High Performance (OTCMKTS:TBEV) Elbows Its Way Out of Triple-Zero Land
Is there anything to suggest that investing in High Performance (OTCMKTS:TBEV) is a good call? Apparently, there are many people who think that it is. At least that’s what the performance from the last few days would suggest.
The volumes are relatively solid which, it must be said, is unusual for TBEV. Thanks to a few strong jumps, the ticker managed to sail from $0.0003 on August 6 all the way to yesterday’s close of $0.0011. This, by the way, is the highest close in just under five months.
The reason for all the excitement is the fact that, if a press release from August 6 is anything to go by, the production of TBEV‘s brand new sports drink should start today. Apparently, some people reckon that the PR alone isn’t enough and that’s why, over the last few days, they’ve been busy flooding the message boards and social media with positive posts about the company.
They seem pretty convinced that production is indeed about to start today, but if you take a closer look at the latest 10-Q, you’ll see that meeting deadlines isn’t among TBEV‘s finest traits. The report says that they expected to start shipping the new sports drinks before the end of June which clearly didn’t happen.
It also says that TBEV wasn’t in a particularly good shape at the end of April. Here’s a summary of the most important figures:
- total assets: $308,010 in cash
- current liabilities: $4,127,045
- no revenues
- quarterly operating loss: $283,485
A new website is also supposed to go live today, but as of the time of writing this article, the countdown timer that TBEV set up shows 0 hours, 0 minutes, and 0 seconds (screenshot link), and yet, the website is still not up.
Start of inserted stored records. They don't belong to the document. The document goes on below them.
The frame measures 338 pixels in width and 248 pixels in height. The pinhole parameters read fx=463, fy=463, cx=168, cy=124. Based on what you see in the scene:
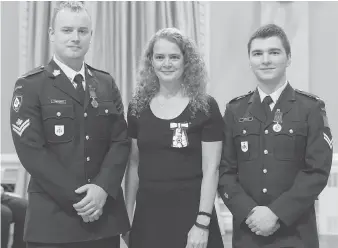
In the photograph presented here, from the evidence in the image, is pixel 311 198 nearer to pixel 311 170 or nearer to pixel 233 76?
pixel 311 170

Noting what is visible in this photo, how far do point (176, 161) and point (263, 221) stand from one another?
1.44ft

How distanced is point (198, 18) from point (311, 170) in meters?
2.56

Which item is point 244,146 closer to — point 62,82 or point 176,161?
point 176,161

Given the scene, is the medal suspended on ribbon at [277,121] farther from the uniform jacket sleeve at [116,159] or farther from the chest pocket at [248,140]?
the uniform jacket sleeve at [116,159]

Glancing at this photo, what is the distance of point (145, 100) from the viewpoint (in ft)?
6.82

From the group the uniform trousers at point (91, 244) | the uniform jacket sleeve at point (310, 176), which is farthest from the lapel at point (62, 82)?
the uniform jacket sleeve at point (310, 176)

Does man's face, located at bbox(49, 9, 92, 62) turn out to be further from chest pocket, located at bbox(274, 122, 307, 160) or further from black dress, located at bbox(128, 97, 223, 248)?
chest pocket, located at bbox(274, 122, 307, 160)

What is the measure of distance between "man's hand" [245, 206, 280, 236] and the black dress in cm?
24

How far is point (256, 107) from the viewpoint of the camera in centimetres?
193

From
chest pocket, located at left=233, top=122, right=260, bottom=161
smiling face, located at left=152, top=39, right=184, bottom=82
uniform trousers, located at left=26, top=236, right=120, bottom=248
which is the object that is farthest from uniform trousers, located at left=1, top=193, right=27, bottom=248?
chest pocket, located at left=233, top=122, right=260, bottom=161

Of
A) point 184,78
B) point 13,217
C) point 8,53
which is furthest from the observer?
point 8,53

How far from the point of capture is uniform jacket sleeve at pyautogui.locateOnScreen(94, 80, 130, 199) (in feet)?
6.02

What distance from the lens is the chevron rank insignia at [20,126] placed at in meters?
1.77

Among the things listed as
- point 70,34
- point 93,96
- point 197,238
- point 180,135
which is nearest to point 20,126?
point 93,96
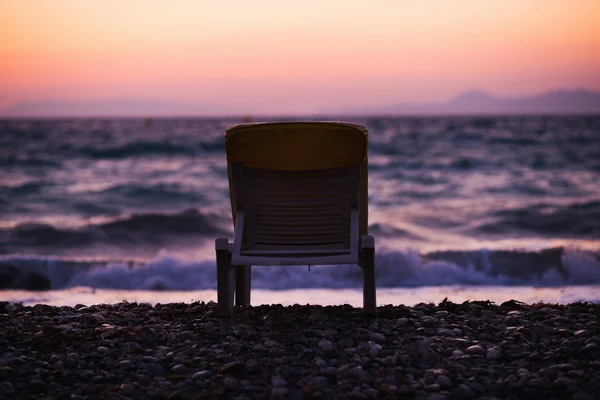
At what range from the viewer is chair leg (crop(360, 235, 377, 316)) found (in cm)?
544

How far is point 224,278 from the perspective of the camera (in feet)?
18.0

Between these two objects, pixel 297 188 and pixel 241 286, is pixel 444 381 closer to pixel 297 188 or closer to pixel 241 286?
pixel 297 188

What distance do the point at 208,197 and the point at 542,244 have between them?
10.3m

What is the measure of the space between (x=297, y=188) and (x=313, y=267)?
16.3ft

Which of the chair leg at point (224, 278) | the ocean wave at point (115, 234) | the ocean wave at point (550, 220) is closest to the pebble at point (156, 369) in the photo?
the chair leg at point (224, 278)

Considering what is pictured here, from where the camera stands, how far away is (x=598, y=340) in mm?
4734

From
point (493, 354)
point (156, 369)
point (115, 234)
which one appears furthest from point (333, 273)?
point (115, 234)

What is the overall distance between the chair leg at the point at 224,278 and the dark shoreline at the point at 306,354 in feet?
0.39

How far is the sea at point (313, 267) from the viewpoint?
31.5ft

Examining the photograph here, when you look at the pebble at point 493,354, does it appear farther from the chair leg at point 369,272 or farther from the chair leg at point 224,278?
the chair leg at point 224,278

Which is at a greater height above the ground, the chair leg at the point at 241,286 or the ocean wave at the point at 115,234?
the chair leg at the point at 241,286

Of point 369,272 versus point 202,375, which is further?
point 369,272

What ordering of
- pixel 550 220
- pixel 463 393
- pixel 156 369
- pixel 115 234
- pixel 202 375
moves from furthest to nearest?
pixel 550 220 → pixel 115 234 → pixel 156 369 → pixel 202 375 → pixel 463 393

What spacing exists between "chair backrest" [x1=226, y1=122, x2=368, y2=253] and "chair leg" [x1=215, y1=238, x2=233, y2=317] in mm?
248
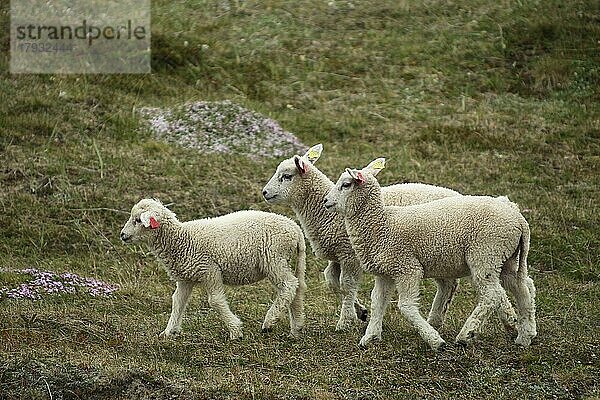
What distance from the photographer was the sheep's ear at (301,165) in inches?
423

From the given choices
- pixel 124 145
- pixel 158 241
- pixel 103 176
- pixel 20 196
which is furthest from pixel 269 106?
pixel 158 241

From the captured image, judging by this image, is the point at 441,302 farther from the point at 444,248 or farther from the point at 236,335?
the point at 236,335

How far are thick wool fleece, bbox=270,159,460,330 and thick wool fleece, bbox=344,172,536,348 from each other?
684 millimetres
All these problems, however, pale into insignificance when you compare them to the enormous elephant sitting inside TBEV‘s office which, as we have mentioned numerous times, is located in a residential house.
The said elephant is called toxic debt. The Convertible Notes Payable section of TBEV‘s 10-Q is quite long and if you’re not focused while reading it, you might be left a bit confused because it contains all sorts of notes that have already been converted and have absolutely no bearing on the company’s current situation. If you do concentrate, however, you’ll see that at the end of April, there was around $2.3 million worth convertible debt outstanding. Some of it is convertible at the usual discounts that range from 40% to 50%, but the rest can be turned into shares at a fixed price of $0.0001 per share.
The effects of the toxic debt on the share structure are… well… toxic. At the end of February, there were about 2.1 billion shares issued and outstanding. The management team then decided to effect a 1 for 10 reverse split which decreased the O/S count to about 213 million. That’s where it stood on March 20 when the company reported the financial results for the quarter ended January 31, but shortly after, the share printing started.
In a matter of just over a month, TBEV managed to issue a whopping 967,250,387 shares at an average rate of $0.0002 as a conversion of debt. In May a further 883,995,587 shares saw the light of day for the same reason. Curiously enough, TBEV decided not to disclose the rate at which the May shares got issued, but they couldn’t hide the fact that on June 18, less than four months after the reverse split, the O/S count was back at more than 2 billion.
Last month, the majority shareholders decided that the number of authorized shares also deserves a hike. It will be raised from 2.5 billion to 5 billion while the stock’s par value will be dropped from $0.001 to $0.00001 per share.
Now that you are aware of all the facts, you should be able to answer the question we posed at the very beginning of our article.